Mohammed A Khedr
King Faisal University, KSA
Mohammed A Khedr is the coordinator of drug design at College of Pharmacy, King Faisal University.He did his PhD in ‘’Computer-aided drug design and synthesis of novel antivirals’’ in Cardiff University, UK. He was trained in Oxford University, UK on the recent advances in drug design. He discovered novel inhibitors of West Nile Virus by de novo approach and was an oral speaker in ‘’The 2ndInternational Ligand-based and Fragment-based drug design international conference, Oxford, UK, 2013’’. He isthe PI of two research projects funded by King Faisal University. He has supervised a number of master, PhD, and student projects at different universities.
Paramyxoviridae family is a large family that has many important viruses.
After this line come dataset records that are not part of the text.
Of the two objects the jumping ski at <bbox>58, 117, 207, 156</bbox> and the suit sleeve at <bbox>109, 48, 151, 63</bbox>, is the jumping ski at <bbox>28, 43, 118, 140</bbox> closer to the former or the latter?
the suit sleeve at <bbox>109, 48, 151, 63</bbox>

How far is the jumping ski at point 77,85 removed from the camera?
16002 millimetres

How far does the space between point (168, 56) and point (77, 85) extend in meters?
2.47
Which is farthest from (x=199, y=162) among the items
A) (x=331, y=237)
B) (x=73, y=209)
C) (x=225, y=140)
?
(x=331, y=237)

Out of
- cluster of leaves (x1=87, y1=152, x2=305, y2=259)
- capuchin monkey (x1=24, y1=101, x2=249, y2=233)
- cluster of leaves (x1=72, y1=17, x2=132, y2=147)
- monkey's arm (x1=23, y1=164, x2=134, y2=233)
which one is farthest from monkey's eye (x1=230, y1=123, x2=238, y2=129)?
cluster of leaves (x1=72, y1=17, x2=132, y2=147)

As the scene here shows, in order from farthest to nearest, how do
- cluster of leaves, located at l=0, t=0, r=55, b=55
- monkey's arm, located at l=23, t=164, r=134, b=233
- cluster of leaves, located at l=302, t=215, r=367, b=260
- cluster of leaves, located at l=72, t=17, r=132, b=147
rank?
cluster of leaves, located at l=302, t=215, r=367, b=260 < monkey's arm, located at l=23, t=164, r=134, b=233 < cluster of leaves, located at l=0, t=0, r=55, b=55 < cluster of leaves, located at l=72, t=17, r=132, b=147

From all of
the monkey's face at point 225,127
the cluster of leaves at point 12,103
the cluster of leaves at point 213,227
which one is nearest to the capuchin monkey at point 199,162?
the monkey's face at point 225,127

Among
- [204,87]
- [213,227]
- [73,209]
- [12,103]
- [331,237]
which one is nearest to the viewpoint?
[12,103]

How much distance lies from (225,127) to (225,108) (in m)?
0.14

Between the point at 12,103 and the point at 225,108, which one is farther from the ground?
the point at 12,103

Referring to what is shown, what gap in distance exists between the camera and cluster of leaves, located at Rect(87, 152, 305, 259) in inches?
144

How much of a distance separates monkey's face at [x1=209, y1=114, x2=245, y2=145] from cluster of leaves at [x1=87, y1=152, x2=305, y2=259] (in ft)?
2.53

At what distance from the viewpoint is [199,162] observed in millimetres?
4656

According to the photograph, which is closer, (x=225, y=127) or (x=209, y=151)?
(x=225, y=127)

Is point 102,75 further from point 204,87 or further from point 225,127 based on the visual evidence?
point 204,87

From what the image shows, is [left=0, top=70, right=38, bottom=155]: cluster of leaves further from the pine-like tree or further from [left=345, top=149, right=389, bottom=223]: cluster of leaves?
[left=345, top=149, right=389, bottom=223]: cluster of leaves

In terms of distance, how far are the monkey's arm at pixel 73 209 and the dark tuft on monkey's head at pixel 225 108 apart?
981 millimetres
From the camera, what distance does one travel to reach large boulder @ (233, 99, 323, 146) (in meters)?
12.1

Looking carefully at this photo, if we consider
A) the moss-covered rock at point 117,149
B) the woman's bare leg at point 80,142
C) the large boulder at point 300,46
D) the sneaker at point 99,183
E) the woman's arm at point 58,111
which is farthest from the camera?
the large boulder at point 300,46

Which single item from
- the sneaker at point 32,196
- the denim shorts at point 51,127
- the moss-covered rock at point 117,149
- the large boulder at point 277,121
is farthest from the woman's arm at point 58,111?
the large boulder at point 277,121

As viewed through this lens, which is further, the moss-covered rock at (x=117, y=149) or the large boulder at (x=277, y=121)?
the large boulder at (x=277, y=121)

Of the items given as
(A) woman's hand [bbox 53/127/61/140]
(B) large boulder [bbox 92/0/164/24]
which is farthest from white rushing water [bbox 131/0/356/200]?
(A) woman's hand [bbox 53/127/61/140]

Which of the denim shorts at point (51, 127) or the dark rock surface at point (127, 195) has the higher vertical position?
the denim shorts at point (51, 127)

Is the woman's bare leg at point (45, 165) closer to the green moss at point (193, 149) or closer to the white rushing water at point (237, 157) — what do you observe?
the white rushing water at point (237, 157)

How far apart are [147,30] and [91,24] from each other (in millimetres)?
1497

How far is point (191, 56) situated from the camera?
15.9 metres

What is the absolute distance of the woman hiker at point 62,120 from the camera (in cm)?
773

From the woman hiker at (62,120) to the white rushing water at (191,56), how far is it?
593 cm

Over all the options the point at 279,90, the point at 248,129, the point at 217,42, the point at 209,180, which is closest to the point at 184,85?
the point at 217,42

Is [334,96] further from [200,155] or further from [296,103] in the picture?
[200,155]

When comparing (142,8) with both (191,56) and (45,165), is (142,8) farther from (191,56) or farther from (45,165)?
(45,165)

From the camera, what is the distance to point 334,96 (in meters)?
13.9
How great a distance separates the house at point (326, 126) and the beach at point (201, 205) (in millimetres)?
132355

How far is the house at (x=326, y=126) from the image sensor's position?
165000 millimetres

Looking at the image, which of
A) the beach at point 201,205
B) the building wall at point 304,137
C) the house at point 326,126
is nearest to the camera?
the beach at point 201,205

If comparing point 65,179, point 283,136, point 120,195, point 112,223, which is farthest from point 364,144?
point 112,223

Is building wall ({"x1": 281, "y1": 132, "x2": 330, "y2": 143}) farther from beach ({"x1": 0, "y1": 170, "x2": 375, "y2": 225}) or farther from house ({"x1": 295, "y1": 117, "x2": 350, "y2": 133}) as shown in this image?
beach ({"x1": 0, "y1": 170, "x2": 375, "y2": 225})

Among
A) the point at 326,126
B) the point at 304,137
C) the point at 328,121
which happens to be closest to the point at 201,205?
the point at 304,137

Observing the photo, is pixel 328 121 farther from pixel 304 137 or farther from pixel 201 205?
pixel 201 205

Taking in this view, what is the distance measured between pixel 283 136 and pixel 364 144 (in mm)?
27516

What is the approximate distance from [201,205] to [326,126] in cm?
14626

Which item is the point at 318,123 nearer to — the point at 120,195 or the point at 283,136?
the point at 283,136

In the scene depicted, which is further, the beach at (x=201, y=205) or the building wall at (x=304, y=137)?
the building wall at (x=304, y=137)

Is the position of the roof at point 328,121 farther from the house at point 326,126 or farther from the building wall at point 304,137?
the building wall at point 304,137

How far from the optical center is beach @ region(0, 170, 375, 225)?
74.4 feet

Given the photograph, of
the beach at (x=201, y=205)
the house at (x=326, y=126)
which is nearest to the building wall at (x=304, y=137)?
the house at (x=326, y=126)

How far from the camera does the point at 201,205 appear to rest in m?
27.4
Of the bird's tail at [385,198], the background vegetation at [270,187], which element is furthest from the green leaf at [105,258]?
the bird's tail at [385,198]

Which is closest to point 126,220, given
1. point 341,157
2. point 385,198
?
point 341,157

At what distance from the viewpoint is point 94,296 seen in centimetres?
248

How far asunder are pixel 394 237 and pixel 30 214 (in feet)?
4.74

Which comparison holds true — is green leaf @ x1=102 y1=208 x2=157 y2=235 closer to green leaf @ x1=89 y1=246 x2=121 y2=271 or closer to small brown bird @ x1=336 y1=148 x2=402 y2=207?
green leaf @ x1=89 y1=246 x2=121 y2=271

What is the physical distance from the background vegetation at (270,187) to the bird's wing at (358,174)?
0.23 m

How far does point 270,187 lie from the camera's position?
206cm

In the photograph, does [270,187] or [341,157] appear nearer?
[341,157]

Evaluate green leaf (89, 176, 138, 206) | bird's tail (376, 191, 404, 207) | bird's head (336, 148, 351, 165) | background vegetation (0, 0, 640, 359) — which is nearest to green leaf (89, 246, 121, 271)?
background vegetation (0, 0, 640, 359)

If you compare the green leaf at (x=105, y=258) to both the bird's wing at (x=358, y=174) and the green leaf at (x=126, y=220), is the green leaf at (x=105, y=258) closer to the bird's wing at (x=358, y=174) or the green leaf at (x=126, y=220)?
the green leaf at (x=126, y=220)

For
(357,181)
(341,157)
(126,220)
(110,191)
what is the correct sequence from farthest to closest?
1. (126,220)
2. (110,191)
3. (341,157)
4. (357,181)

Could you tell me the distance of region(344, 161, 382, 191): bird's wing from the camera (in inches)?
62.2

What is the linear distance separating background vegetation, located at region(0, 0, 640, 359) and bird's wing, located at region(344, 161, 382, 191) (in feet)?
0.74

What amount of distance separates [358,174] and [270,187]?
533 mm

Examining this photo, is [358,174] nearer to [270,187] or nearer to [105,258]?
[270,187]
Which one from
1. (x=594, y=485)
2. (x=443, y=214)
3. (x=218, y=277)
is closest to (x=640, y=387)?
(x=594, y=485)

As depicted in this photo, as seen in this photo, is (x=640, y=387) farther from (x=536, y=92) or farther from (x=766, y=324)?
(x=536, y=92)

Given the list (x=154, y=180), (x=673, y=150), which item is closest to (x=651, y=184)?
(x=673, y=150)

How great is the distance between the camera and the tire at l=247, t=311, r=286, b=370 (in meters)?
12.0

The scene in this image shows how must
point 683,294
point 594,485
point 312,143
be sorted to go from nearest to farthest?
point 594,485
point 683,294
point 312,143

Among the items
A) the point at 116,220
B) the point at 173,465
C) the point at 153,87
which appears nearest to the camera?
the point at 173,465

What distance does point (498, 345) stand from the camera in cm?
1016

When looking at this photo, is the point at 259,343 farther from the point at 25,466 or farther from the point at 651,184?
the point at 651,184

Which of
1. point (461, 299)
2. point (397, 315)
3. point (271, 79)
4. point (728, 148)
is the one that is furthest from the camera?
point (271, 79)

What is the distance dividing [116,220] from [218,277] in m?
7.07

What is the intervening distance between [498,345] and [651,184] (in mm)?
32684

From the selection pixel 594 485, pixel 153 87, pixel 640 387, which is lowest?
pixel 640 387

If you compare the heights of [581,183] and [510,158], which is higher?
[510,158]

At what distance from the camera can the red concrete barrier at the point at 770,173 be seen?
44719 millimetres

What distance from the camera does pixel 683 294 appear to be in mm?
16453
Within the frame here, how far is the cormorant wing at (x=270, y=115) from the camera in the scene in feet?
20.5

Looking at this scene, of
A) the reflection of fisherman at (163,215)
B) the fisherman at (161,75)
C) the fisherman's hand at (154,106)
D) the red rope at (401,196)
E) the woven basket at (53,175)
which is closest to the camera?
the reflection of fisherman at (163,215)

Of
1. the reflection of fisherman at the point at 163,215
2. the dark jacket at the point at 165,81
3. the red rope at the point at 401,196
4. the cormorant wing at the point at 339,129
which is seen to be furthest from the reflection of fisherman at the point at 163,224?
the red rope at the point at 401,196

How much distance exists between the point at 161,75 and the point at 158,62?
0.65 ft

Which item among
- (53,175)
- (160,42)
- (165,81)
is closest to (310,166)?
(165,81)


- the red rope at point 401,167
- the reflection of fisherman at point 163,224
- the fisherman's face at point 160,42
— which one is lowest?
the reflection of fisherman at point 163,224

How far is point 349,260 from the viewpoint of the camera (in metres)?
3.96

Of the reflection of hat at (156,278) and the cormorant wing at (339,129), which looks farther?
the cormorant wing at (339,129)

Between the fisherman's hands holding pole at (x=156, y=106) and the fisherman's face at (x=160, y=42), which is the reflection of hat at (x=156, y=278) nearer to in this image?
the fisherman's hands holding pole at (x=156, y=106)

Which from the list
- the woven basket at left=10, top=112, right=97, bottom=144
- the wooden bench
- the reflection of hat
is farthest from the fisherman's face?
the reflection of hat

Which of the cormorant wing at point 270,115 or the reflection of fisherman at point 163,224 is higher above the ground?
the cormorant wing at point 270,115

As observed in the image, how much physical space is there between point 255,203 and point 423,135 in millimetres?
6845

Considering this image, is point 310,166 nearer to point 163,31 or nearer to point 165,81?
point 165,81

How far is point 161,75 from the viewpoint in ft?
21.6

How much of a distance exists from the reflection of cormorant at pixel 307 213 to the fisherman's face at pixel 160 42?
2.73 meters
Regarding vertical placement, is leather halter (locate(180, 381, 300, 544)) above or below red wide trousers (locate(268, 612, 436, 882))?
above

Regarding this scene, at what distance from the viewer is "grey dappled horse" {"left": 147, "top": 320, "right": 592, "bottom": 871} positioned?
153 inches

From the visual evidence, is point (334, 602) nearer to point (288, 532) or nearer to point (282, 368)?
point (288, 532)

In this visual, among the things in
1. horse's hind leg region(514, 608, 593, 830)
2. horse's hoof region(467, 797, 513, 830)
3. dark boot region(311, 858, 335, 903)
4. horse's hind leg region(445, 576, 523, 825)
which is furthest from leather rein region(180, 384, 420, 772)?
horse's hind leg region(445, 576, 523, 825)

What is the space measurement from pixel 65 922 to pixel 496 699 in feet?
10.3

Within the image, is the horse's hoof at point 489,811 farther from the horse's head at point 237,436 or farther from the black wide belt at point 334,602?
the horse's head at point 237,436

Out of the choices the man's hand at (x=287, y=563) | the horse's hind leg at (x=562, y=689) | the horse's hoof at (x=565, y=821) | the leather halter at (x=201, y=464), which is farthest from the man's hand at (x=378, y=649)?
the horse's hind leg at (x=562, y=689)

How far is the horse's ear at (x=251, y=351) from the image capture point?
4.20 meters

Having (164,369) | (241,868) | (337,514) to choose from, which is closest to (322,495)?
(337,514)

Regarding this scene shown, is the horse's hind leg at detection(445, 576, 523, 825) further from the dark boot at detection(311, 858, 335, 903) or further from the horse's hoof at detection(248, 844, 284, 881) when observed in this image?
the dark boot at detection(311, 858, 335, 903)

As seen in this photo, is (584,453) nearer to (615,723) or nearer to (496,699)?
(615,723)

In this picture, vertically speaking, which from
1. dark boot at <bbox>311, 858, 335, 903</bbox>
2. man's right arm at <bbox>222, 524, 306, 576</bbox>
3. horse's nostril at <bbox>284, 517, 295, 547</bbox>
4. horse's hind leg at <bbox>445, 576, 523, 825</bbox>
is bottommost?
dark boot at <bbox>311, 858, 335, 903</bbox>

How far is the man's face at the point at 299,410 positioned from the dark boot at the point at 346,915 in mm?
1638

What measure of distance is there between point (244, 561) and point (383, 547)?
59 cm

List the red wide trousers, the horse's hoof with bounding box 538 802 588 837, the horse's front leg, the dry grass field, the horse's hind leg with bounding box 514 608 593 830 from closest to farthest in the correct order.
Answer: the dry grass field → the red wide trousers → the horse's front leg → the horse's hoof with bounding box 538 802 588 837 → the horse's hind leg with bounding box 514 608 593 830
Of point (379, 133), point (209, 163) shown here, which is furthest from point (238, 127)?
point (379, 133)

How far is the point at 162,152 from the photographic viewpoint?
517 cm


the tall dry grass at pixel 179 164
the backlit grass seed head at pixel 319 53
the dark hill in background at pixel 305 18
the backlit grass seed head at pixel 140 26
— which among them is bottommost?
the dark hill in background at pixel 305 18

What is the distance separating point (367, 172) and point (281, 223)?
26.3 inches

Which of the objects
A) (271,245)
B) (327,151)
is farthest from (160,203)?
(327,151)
The viruses of this family are the main cause of different human diseases such as respiratory tract infections, pneumonia. New castle disease virus causes a severe disease occurs in both domestic, wild animals and may affect human as well. New castle disease virus is a typical paramyxo virus with an enveloped single stranded, negative sense RNA genome. The RNA genome has six genes; nucleocapsid protein, phosphoprotein, matrix protein, polymerase protein, hemagglutinin-neuraminidase protein, and fusion protein. After the binding of virus to the host cell by hemagglutinin-neuraminidase protein, the fusion protein will be involved in a membrane fusion process. This will be followed by an irreversible conformational change from a metastable fusion conformation to a post stable, low energy conformation. This process is very important for the viral virulence. To date there is neither vaccination nor selective antiviral drug for this virus. The design of an inhibitor that can bind to this fusion protein and prevent the conformational change will inhibit the virus. This work aims to design such inhibitor starting by a comparative molecular modeling analysis of the pre and post fusion conformations. Homology modeling study was done to build the pre-fusion conformation. Molecular dynamic simulations were performed to compare between the most stable conformers. Structure-based virtual screening was performed to screen large number of compounds against the built model. Finally,the top-scored hits were selected for biological testing. All the molecular modeling studies were done by MOE 2013.08.